Wait Statistics coming from Query Store
Of course, your system will have different values in each of the columns, but you should see a similar list of waits. You would not normally look at the Query Store wait statistics in isolation. Instead, you would query the wait statistics and look for the top ones on your system. When those top waits are Query Store, you’re likely experiencing some sort of issue.
You would not simply query for the Query Store waits. Instead, as part of your normal monitoring of wait statistics on your system, you would look for the waits above because they would indicate Query Store itself, its operations, is leading to issues on your system. If you see any of the “qds_∗” waits in your top 10, you would want to understand what that wait statistics is and then drill down on why it’s causing problems for you in your system. The way we drill down when monitoring Query Store is to use Extended Events.

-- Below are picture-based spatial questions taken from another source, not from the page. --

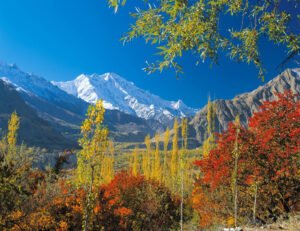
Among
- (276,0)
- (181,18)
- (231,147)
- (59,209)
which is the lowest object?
(59,209)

Extended Events and Query Store
Extended Events are the best method to do a detailed analysis of the behavior of Query Store in your systems. Extended Events are a fairly dense topic that we’re not going to try to explain in detail in this book. To get started with Extended Events, I suggest first the Microsoft documentation here: https://bit.ly/2LfWMoj . Once you’re comfortable with how Extended Events works, you can more easily explore the capabilities of monitoring Query Store using Extended Events.
List Query Data Store Extended Events
The only issue here is that not all these events are active. Many of them, maybe even most of them, are only accessible through special flags set by Microsoft. So, while you can see them, even add them to a session, no activity will ever be recorded by them.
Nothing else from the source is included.